--- Aangeleverde tekst ---
Vanwege zijn tijd in de bergen wil Olympe samen met Edmond de Mont Blanc beklimmen, maar voordat dat plaatsvindt, gebeurt er iets ergs. Dan gaan in het verhaal alle remmen los en komt alles letterlijk en figuurlijk samen – of nu ja, zo goed als. Zonder dat het gekunsteld is, verandert het verhaal in een prachtig liefdesrelaas, dat zowel leunt op het scenario als de tekeningen.

Het knappe aan Edelweiss is dat het werk van scenarist Mayen en tekenaar Mazel zo naadloos aansluit. Emoties worden keurig verdeeld over de woorden en plaatjes: wat we zien wordt niet gezegd en vice versa. Dat zorgt voor een goede verhaalontwikkeling, de lezer wordt meegevoerd in plaats van vooruit geduwd. De uitdrukkingen – vooral veel boosheid en frustratie – heeft Mazel goed in haar vingers. Olympe is een stuurse jongedame, met een vrij permanente frons – die bestaan, ook nu. Edmond is een veel bedeesder figuur, die gaande het verhaal steeds groter lijkt te worden. Veel is symboliek, maar de ontwikkeling van Edmond heeft onmiskenbaar iets fysieks.

--- Opdracht 1 ---
Beantwoord deze vragen over de tekst over Edelweiss:
(a) Welke berg wil Olympe samen met Edmond beklimmen?
(b) Wie is de scenarist en wie is de tekenaar?
(c) Hoe wordt Edmond als figuur beschreven?
--- Opdracht 2 ---
Hoe gaat de tekst over Edelweiss verder na de laatste zin? Schrijf het vervolg.
De regels die nu volgen komen uit een andere bron.

--- Aangeleverd materiaal ---
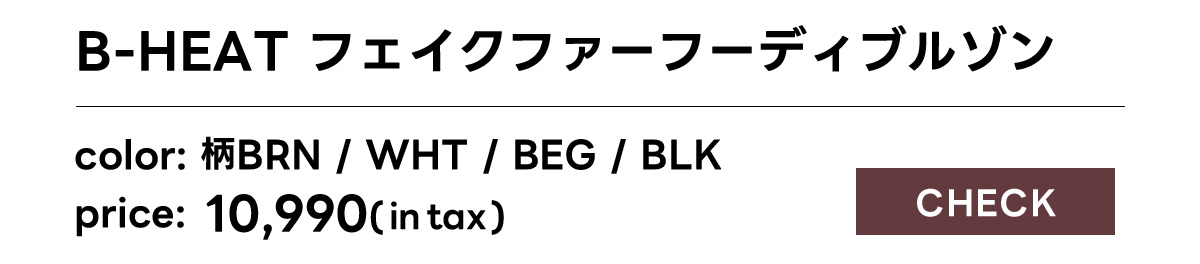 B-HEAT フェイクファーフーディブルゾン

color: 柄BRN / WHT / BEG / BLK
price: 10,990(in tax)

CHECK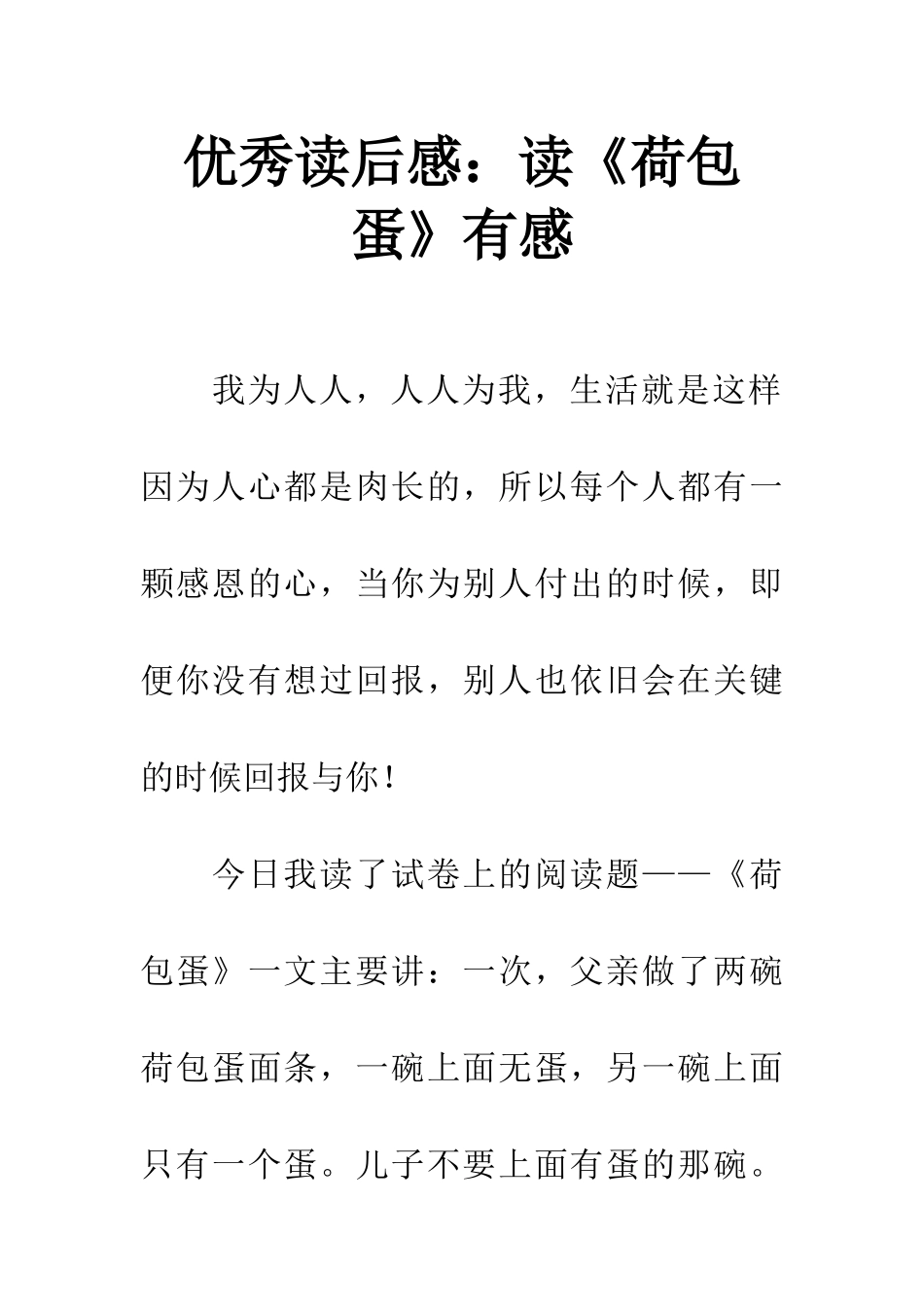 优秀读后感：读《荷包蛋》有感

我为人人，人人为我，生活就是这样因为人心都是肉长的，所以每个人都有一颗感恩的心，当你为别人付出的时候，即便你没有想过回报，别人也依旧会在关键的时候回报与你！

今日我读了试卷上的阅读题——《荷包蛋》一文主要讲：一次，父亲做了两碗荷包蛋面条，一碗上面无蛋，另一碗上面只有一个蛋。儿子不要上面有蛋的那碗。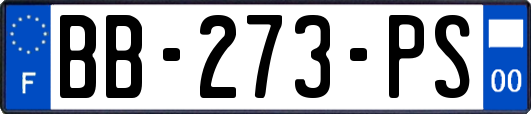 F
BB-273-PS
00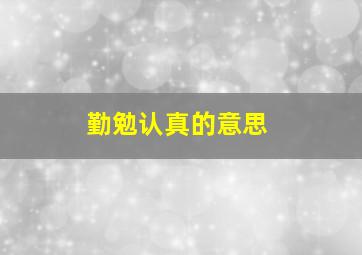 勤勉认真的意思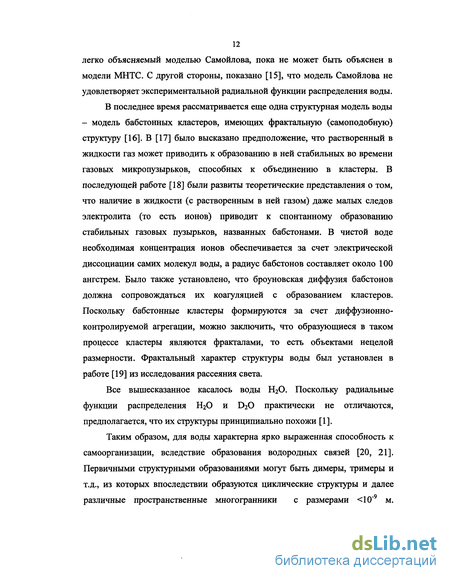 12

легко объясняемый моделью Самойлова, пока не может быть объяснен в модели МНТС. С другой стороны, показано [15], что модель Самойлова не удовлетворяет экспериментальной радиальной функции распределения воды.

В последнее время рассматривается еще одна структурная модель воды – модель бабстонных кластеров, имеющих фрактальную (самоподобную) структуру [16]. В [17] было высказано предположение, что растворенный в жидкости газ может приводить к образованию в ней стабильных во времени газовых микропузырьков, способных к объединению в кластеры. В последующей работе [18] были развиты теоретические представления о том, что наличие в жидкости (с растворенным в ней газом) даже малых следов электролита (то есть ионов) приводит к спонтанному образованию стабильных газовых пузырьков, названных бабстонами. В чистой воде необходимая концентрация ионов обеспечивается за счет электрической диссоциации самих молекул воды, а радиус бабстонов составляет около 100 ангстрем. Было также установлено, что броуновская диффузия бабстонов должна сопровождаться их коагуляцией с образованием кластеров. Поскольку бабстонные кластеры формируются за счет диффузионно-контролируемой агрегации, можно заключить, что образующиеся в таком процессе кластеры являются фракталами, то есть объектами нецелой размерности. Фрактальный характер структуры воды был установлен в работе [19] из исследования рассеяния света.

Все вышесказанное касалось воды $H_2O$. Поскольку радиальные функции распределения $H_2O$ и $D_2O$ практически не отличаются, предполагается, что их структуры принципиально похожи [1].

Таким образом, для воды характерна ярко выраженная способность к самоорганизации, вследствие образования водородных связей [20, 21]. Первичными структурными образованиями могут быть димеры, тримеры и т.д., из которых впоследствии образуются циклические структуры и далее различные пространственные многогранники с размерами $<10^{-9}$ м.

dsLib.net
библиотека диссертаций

--- Uitwerking 1 ---
(a) De Mont Blanc.
(b) Mayen is de scenarist, Mazel de tekenaar.
(c) Als een veel bedeesder figuur, die gaande het verhaal steeds groter lijkt te worden.

--- Uitwerking 2 ---
Edelweiss is ook midden in de zomer een verhaal dat op zijn plaats valt. Verkoelend is het alleen niet: het is een klassiek opgezet en uitgewerkt liefdesverhaal met behoorlijk wat tegenslagen. Het is verleidelijk om allerlei platte beeldspraak met bergen en toppen te gebruiken, zoals op de achterflap, maar dat doet het verhaal geen recht: Edelweiss gaat meer over tegenslagen overwinnen dan echt iets bereiken. En dan zie je na verloop van tijd vanzelf wat er gelukt is.

Stefan Nieuwenhuis

Lucy Mazel & Cédric Mayen – Edelweiss. Lauwert. 96 blz. hardcover. € 25,95.